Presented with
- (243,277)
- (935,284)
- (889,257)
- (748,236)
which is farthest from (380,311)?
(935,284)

● ● ● ●

*Work to do*. Reproduce every item above word for word, keeping each line and its punctuation unchanged.

*Result of this exercise*.
Presented with
- (243,277)
- (935,284)
- (889,257)
- (748,236)
which is farthest from (380,311)?
(935,284)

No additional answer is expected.